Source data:
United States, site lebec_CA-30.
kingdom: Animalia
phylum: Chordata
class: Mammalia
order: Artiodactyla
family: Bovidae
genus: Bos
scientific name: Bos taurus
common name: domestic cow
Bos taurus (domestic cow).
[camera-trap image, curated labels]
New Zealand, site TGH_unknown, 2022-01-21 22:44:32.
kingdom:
---
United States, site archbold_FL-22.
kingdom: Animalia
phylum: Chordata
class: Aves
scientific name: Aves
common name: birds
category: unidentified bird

What needs to be done:
Output the number of lines above holding the word "States", and nothing besides it.

Answer to this task:
2